In November 2022, a petition has been submitted on behalf of Syrian applicants to the European Court of Human Rights (ECtHR) regarding lack of access to asylum procedures in Lithuania as well as violation of the principle of non-refoulement.
The applicants fled Syria because of a real threat caused to them and their close relatives by the Syrian government and local militia. They arrived to Lithuania by crossing Lithuanian-Belarussian border, however, on several occasions they were returned to Belarus without providing them with the opportunity to apply for asylum. The applicants have entered the territory of Lithuania again, and on this occasion, because of interim measures applied by the ECtHR, prohibiting their return to Belarus, were allowed to file requests for asylum.
The petition before the ECtHR raises the question of violation of Article 2, guaranteeing the right to life, and Article 3, prohibiting torture and other inhuman or degrading treatment, because of the actions of Lithuanian officers preventing the applicants from submitting applications for asylum and returning them to Belarus, where they faced a real risk of being returned back to Syria. In this way, the imperative principle of non-refoulement, established in international refugee and human rights, has been violated. The non-refoulement principle prohibits the return of persons to the country where they would face a threat of persecution, or to a third country, without ensuring that they would not be returned to their country of origin (the so called chain-refoulement).
The petition also raises a question regarding the violation of Article 4 of the 4th Protocol of the Convention, prohibiting collective expulsion of aliens. The applicants have been subject to summary returns as a group, without assessing their individual circumstances and without providing for the opportunity for review of such decisions.
The question of violation of Article 3 of the Convention, prohibiting torture and inhuman and degrading treatment, is also being raised because of inhuman and degrading conditions in which the applicants on several occasions have been pushed back to Belarus. The applicants lacked food, water, shelter, they were forced to spend the nights in the forest under the open sky. They were mentally and physically exhausted, there were also children among the applicants, who were subjected to especially vulnerable, life threating situation. Such situation was a direct consequence of the officers‘ actions which failed to comply with the requirements of Article 3 of the Convention.
The petition also raises a question regarding the violation of Article 13 of the Convention, providing that there should exist effective remedies for the violation of Convention rights.

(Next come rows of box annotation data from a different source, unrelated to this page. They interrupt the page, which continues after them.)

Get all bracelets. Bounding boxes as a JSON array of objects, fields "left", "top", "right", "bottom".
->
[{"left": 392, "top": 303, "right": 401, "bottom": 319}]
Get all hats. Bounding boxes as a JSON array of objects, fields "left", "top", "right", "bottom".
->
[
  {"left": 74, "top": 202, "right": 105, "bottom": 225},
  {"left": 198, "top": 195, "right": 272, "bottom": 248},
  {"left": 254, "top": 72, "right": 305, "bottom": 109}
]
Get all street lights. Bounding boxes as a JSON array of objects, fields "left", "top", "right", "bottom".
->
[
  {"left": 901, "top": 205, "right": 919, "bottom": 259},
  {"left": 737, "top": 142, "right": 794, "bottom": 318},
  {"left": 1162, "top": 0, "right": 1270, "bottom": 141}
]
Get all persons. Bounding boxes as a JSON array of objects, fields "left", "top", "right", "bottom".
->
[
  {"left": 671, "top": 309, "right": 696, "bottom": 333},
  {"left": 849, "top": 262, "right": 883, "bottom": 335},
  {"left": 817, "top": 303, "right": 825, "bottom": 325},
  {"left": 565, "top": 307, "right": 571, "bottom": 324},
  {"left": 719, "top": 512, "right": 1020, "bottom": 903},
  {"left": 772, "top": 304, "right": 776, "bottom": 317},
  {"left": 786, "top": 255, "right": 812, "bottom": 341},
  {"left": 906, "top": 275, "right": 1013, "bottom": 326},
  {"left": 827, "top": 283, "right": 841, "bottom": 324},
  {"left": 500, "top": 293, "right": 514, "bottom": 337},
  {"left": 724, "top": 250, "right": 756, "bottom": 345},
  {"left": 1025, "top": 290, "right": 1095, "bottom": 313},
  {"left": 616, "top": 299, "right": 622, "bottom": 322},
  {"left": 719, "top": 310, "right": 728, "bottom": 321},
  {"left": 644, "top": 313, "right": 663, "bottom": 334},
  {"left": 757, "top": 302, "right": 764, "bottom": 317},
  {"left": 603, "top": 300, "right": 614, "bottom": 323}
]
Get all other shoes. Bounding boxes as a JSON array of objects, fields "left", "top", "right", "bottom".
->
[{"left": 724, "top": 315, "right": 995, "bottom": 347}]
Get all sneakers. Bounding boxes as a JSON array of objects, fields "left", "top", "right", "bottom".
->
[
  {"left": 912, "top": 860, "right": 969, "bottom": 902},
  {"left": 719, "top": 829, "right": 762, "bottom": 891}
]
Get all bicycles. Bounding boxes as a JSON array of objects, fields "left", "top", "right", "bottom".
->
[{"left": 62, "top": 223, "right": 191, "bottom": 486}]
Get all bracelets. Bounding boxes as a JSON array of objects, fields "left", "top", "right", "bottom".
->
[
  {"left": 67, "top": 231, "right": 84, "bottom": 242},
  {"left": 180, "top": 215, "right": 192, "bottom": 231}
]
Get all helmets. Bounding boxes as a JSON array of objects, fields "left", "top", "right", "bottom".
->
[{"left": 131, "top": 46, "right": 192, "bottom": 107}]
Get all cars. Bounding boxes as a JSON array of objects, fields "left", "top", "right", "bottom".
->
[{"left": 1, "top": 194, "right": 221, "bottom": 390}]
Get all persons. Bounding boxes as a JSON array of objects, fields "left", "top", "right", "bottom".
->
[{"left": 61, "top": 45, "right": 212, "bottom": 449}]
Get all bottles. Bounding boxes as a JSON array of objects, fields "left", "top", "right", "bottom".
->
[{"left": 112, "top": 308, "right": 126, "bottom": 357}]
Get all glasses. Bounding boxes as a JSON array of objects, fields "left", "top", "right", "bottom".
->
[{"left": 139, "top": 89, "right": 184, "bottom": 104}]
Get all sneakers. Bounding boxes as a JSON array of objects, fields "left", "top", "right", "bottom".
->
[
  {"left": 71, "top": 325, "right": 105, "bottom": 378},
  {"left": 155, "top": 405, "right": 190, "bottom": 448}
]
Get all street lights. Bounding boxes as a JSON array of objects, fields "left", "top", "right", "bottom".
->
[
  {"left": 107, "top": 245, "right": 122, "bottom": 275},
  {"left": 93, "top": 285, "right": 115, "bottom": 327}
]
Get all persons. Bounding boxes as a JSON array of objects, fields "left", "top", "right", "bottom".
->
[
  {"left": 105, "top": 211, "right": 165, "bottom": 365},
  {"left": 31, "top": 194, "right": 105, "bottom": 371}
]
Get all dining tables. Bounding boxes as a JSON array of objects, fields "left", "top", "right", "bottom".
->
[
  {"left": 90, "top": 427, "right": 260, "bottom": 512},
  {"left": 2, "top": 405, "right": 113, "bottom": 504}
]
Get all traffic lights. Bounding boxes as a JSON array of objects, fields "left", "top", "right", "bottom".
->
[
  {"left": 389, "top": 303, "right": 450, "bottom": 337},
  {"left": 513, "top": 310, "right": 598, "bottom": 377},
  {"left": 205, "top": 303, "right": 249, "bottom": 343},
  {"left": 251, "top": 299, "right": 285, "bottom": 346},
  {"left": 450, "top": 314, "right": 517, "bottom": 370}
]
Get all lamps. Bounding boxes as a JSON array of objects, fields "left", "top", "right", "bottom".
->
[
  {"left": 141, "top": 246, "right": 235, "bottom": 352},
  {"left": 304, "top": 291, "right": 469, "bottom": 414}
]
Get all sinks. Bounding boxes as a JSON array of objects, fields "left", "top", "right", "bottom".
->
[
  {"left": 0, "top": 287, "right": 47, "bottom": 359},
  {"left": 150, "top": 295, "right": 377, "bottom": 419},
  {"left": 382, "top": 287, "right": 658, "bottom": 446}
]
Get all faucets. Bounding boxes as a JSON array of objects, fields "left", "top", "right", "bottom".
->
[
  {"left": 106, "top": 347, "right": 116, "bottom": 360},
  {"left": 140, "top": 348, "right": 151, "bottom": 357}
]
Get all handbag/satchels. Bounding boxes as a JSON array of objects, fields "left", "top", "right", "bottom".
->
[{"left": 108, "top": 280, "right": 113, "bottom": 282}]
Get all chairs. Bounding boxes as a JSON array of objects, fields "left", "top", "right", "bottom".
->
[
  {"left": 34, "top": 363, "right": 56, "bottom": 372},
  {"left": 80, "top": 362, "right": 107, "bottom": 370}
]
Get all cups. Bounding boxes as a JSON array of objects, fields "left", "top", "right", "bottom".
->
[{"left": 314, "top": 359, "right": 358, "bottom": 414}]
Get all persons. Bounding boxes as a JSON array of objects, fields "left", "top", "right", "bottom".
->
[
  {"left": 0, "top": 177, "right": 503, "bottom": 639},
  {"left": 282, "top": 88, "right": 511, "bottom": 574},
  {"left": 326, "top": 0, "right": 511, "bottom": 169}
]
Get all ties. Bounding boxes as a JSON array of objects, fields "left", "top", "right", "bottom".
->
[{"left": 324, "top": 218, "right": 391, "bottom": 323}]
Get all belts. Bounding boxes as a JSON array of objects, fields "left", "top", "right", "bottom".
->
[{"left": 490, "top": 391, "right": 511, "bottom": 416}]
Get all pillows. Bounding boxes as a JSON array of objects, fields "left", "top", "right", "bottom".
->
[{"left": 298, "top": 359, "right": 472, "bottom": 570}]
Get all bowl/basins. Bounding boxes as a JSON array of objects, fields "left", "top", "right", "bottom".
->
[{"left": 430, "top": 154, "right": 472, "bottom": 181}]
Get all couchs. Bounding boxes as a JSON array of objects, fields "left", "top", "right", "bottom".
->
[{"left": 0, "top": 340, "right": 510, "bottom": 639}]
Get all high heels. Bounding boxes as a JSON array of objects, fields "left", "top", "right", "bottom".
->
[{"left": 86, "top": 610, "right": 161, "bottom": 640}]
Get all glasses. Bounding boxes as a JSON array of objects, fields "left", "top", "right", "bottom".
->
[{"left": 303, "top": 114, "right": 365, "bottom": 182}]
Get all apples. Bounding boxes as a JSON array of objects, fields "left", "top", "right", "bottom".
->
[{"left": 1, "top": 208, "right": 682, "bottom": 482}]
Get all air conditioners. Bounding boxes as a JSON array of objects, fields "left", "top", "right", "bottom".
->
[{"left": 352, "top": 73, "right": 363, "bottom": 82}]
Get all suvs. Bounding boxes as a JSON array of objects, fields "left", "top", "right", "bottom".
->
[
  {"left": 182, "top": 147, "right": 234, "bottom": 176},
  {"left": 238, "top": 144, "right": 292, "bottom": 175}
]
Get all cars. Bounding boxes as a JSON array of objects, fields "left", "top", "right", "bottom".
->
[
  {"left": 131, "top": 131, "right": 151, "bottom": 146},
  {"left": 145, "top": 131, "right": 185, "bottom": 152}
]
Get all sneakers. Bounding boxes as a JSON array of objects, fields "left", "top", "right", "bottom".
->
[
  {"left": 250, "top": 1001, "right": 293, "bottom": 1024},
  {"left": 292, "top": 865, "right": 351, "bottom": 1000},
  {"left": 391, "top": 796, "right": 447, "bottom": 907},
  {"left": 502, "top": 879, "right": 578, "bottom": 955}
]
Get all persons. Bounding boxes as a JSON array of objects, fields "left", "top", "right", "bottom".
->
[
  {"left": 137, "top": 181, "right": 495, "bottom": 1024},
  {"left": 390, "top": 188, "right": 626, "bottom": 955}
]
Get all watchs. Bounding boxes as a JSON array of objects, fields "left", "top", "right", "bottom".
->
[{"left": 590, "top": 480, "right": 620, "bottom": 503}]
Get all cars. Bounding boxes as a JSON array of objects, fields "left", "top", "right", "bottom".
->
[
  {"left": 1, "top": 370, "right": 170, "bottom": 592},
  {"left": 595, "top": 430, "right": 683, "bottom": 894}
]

The applicants were subject to summary returns to Belarus without any procedural guarantees and without individual decisions which might have been challenged before court. Therefore the applicants did not have any effective means to defend their rights in the case of their forced removal.
The petition to the ECtHR has been filed in cooperation between the Human Rights Monitoring Institute and the law firm Spectrum Legis. The case is part of strategic litigation programme, launched by the Institute in 2022. The purpose of the programme is to seek judicial assessment of the flaws in Lithuanian asylum and migration system and the correction of the practices of the State institutions.
The programme is part of the project “Crossing the border: monitoring and advocating for the rights of migrants and asylum seekers”, supported by the Open Society Foundations.